4 – Battle of Bunker Hill (1775)
This battle took place early during the Revolutionary War between America and Britain. When the colonial forces learned that the British were planning to occupy the high ground and control Boston Harbor, they responded with William Prescott taking a group of 1,200 men to occupy Bunker Hill and Breed’s Hill. The Redcoats learned of their enemy’s plans, and on June 17, 1775, they mounted an attack on the colonists stationed at the Charlestown Peninsula.
The size of both forces is disputed, although the British probably had 3,000 men against approximately 2,400 colonists since Prescott was aided by other leaders.

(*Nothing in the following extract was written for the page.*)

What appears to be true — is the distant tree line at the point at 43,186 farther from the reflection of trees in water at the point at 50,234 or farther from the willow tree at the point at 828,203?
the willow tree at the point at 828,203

The British, under the command of William Howe and Robert Pigot, moved towards the enemy.
Prescott supposedly told his men not to fire until they saw the whites of the British soldiers’ eyes; this is mainly because he wanted to preserve ammunition. Once the Redcoats came into range, the Americans opened fire and forced an immediate retreat.
The British regrouped and foolishly tried to attack once again, and as you would expect, the Americans successfully drove them back and inflicted heavy casualties. After a third attempt, the British finally climbed the hill and forced hand-to-hand combat.
The outnumbered colonists sensibly retreated, and the enemy took control of Charlestown Peninsula. However, it was a hollow victory as the Redcoats lost over 1,000 men in terms of deaths and wounded men. Critically, 19 British officers died at Bunker Hill.
Although the Redcoats earned a strategic victory, the heavy losses sustained prevented them from continuing towards the outskirts of Boston. Despite losing the fight, the Revolutionary Forces gained confidence; they had faced a numerically superior opponent and held their own for the most part. Howe lamented the high cost of the battle while Nathaniel Greene of the Patriots wrote that he would like to sell another hill to the enemy at the same cost.
If the British believed the Revolutionary War would be over quickly, Bunker Hill made them realize that it was set to be a long and torrid affair. It also had an impact on future encounters; instead of quickly seizing on an opportunity, the British were hesitant, and this new tactic gave the American forces time to retreat from several battles.